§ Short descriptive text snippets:
>>>

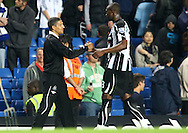 London - Wednesday September 22nd 2010: Newcastle Manager Chris Hughton shakes hands with goalscoring hero Shola Ameobi at the end of the Carling Cup 3rd Round match at Stamford Bridge, London. (Pic by Paul Chesterton/Focus Images)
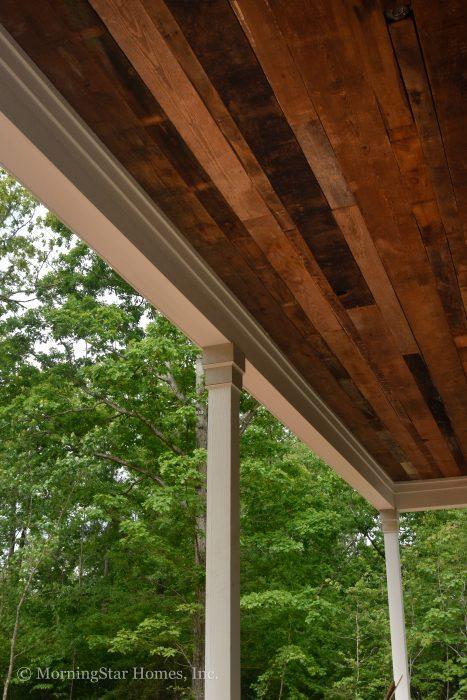 Custom reclaimed barn wood ceiling on the porch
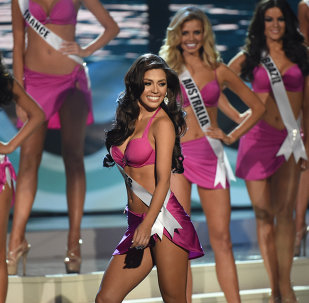 Miss Philippines Mary Jean Lastimosa (C) and other contestants participtate in the swim suit competition during the 63rd Annual MISS UNIVERSE Pageant at Florida International University on January 25, 2015 in Miami, Florida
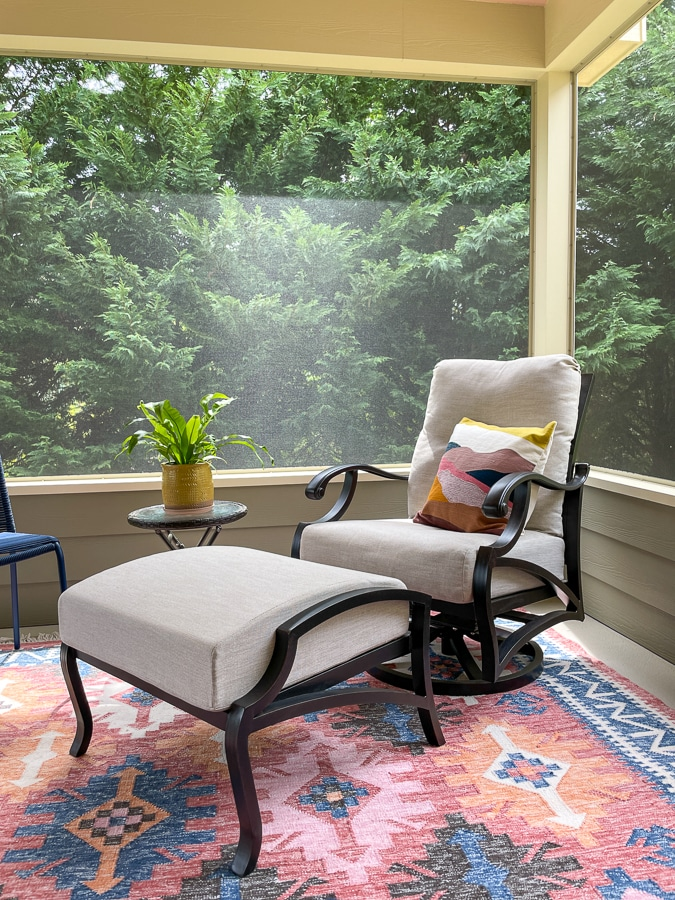 swivel rocker with west elm pillow and rug on screened in porch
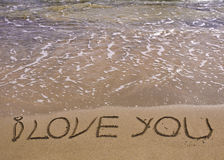 Woorden I LIEFDE U geschreven op zand, met golven op achtergrond royalty-vrije stock fotografie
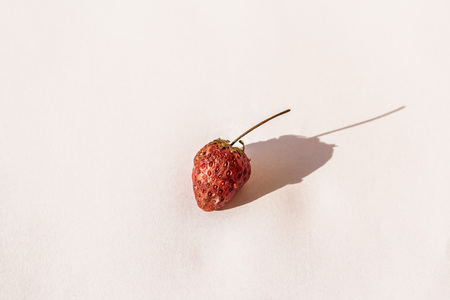 Rotten strawberries on white paper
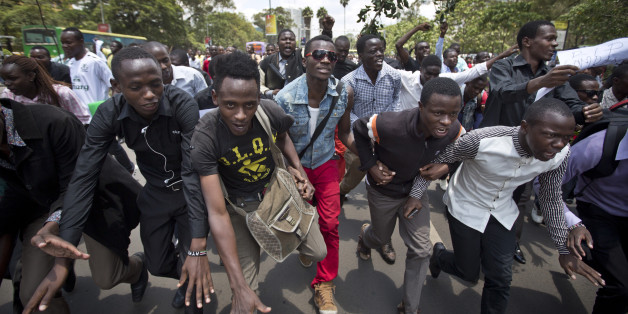 Kenyan students march in memory of the victims of the Garissa college attack and to protest what they say is a lack of security, in downtown Nairobi, Kenya Tuesday, April 7, 2015. Hundreds of Kenyan students marched through downtown Nairobi on Tuesday to honor those who died in the attack on a college by Islamic militants and to press the government for better security in the wake of the slaughter. (AP Photo/Ben Curtis)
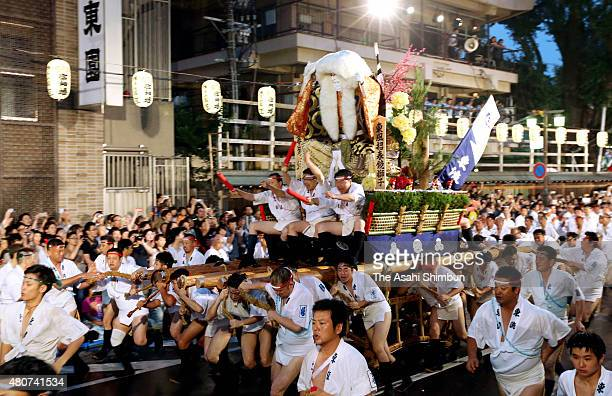 The second float 'HigashiNagare' rushes through Seido Street of Kushida Jinja Shrine during the Hakata Gion Yamakasa festival on July 15 2015 in...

<<<

Write out again only the lines from the line that contains "Woorden I LIEFDE" through the last line of the records, both ends included, without any of the pictures.

§ Your solution:
 Woorden I LIEFDE U geschreven op zand, met golven op achtergrond royalty-vrije stock fotografie
 Rotten strawberries on white paper
 Kenyan students march in memory of the victims of the Garissa college attack and to protest what they say is a lack of security, in downtown Nairobi, Kenya Tuesday, April 7, 2015. Hundreds of Kenyan students marched through downtown Nairobi on Tuesday to honor those who died in the attack on a college by Islamic militants and to press the government for better security in the wake of the slaughter. (AP Photo/Ben Curtis)
 The second float 'HigashiNagare' rushes through Seido Street of Kushida Jinja Shrine during the Hakata Gion Yamakasa festival on July 15 2015 in...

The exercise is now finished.